**Direction**
Lines before the one containing "Taking this image" are excluded; print that line and every line after it through the end of the material below, exactly.

━━━ Dataset rows

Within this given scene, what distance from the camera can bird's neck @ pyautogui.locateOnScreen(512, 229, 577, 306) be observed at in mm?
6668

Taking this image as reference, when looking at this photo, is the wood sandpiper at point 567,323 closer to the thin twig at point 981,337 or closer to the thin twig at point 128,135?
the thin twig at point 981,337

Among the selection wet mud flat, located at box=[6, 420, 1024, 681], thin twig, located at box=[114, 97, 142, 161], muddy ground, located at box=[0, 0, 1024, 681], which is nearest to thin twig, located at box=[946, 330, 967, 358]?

━━━━━━

**Task output**
Taking this image as reference, when looking at this photo, is the wood sandpiper at point 567,323 closer to the thin twig at point 981,337 or closer to the thin twig at point 128,135?
the thin twig at point 981,337

Among the selection wet mud flat, located at box=[6, 420, 1024, 681], thin twig, located at box=[114, 97, 142, 161], muddy ground, located at box=[0, 0, 1024, 681], which is nearest to thin twig, located at box=[946, 330, 967, 358]?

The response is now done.